Data to process ▸
---

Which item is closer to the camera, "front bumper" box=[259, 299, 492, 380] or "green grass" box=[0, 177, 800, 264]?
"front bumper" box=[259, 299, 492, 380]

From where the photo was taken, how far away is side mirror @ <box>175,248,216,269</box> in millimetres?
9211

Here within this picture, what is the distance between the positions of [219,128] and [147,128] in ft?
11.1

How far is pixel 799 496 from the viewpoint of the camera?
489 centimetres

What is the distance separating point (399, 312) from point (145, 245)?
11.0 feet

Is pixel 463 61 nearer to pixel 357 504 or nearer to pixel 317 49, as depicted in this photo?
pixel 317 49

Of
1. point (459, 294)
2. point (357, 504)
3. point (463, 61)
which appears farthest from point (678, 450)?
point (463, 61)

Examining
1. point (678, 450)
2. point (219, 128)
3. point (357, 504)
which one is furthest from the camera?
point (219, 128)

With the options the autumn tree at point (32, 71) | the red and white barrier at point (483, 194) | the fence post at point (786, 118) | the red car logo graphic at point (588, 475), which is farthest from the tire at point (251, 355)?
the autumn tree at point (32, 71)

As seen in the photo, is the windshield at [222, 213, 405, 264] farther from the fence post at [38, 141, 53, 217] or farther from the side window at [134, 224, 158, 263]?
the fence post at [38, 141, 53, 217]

---

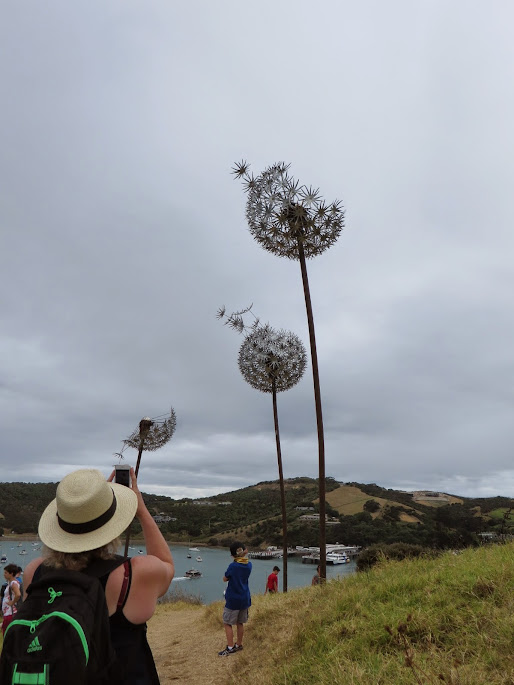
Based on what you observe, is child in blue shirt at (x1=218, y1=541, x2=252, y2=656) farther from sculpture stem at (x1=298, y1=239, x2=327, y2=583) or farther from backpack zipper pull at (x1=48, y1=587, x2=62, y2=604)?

---

Your instructions ▸ Find every line in the entries above that contains the word "farthest", and copy each of those lines. Case counts.

Response to this task ▸
which appears farthest from point (678, 450)?
With the options the autumn tree at point (32, 71) | the red and white barrier at point (483, 194) | the fence post at point (786, 118) | the red car logo graphic at point (588, 475), which is farthest from the tire at point (251, 355)?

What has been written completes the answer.